Math analysis shows residual connections reduce exploding and vanishing gradients by shrinking the Lyapunov spectrum
This paper studies why deep neural networks sometimes suffer from exploding or vanishing gradients and how residual connections (the skip links used in ResNet-style architectures) change that behavior. The author models a deep network as a long composition of blocks and studies the linearized dynamics of small perturbations — the same quantities that control gradients during training. Using tools from multiplicative ergodic theory, the paper gives a precise mathematical statement about how residual connections change the long-term growth rates of those perturbations.

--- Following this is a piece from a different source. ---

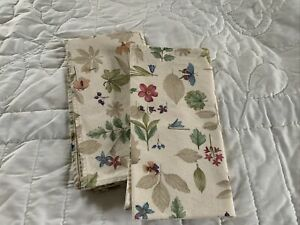 Longaberger-Botanical-Fields-fabric-Napkins-Set-Of-2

Concretely, the researcher treats the Jacobian matrices of each block (the matrices that describe how small changes in the input map to changes in the output) as random, independent draws from a fixed distribution. The key objects of study are Lyapunov exponents, which are numbers that measure the exponential rates at which a small perturbation grows or shrinks when multiplied by the sequence of Jacobians. The paper applies an exact characterization of the Lyapunov spectrum due to Furstenberg and Kifer. That characterization gives a decomposition of the input space into subspaces with distinct exponential growth rates.
The main technical finding, stated as Theorem 4.1 in the excerpt, is that replacing a block map A by the residual map I + A (where I is the identity matrix) makes the Lyapunov spectrum a smaller perturbation of the identity spectrum than without the residual connection. In plain terms: adding a residual (skip) connection moves the spectrum closer to neutral growth and so reduces extreme exponential growth or decay of gradients. The analysis uses projective geometry and the Furstenberg–Kifer description of stationary measures on projective space to make this statement precise.
This matters because exploding or vanishing gradients are a core obstacle to training very deep networks. The paper gives a mathematical mechanism that links residual connections to a taming of these gradient problems. Compared with prior work, the novelty claimed here is the use of the exact Furstenberg–Kifer characterization to pin down the full Lyapunov spectrum and to describe how residual links change it.